* [What you will do]
(A) In the forum post about uploading a video, are the following statements accurate? Answer yes or no for each, quoting the words of the post that decide it: (i) the writer succeeded in retrieving the logged-in user's favorite videos; (ii) the code assigns the category 'Education' to the video; (iii) the edit states that realpath() is returning false.
(B) Reproduce word for word the part of the forum post about uploading a video that runs from "Edit: With the" down to "a bad file.".

* [Text passage]
########

I have logged in the user. I have retrieved his favourite videos. But when I try to upload videos I get an error
Fatal error File to be uploaded at does not exist or is not readable.
This is the code I use to upload video
$myVideoEntry = new Zend_Gdata_YouTube_VideoEntry();
$file = '/files/trainingvideo1.mp4';
$file = realpath($file);
$filesource = $yt->newMediaFileSource($file);
$filesource->setContentType('video/mp4');
$filesource->setSlug($file);
$myVideoEntry->setMediaSource($filesource);
$myVideoEntry->setVideoTitle('Tutorial 1');
$myVideoEntry->setVideoDescription('Tutorial 1');
$myVideoEntry->setVideoCategory('Entertainment');
$myVideoEntry->SetVideoTags('testme');
$myVideoEntry->setVideoDeveloperTags(array('tester', 'test'));
$uploadUrl = 'http://uploads.gdata.youtube.com/feeds/api/users/default/uploads';
$newEntry = $yt->insertEntry($myVideoEntry, $uploadUrl, 'Zend_Gdata_YouTube_VideoEntry');
I appreciate any help.
Edit: With the information that your realpath() is returning false, we can assume that you're probably configuring zend gdata correctly and just passing in a bad file.

########

* [Excerpted data]
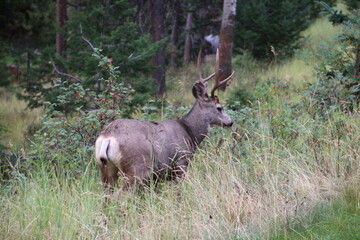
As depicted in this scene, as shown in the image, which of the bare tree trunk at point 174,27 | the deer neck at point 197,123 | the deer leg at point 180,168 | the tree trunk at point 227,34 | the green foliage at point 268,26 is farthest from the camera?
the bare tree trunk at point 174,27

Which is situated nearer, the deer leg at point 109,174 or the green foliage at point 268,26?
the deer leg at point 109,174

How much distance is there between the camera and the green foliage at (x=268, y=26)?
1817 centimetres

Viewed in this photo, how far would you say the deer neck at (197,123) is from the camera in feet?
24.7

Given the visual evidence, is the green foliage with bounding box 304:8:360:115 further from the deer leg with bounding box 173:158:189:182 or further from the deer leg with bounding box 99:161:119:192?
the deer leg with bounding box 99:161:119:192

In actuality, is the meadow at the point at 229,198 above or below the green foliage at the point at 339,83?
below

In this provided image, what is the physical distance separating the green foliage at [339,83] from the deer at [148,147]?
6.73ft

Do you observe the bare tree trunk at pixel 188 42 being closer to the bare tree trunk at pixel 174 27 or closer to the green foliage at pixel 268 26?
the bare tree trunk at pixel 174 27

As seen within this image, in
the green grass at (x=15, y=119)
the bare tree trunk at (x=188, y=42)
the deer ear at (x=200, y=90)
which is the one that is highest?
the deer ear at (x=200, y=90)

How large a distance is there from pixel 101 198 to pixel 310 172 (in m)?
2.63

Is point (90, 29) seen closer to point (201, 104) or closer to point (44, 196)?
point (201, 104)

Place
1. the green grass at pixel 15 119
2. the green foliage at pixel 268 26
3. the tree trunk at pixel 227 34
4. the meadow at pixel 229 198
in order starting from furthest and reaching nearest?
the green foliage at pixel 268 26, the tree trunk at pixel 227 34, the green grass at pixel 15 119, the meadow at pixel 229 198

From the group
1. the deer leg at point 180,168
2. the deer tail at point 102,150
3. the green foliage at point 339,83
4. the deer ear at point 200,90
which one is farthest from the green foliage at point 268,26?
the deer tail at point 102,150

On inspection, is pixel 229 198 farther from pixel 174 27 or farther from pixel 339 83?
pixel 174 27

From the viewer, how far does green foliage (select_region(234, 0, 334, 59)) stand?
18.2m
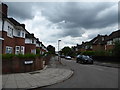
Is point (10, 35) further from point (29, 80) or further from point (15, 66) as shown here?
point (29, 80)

########

* [Expected results]
(A)
(i) Yes: "I have retrieved his favourite videos."
(ii) No: "$myVideoEntry->setVideoCategory('Entertainment');"
(iii) Yes: "With the information that your realpath() is returning false"

(B)
Edit: With the information that your realpath() is returning false, we can assume that you're probably configuring zend gdata correctly and just passing in a bad file.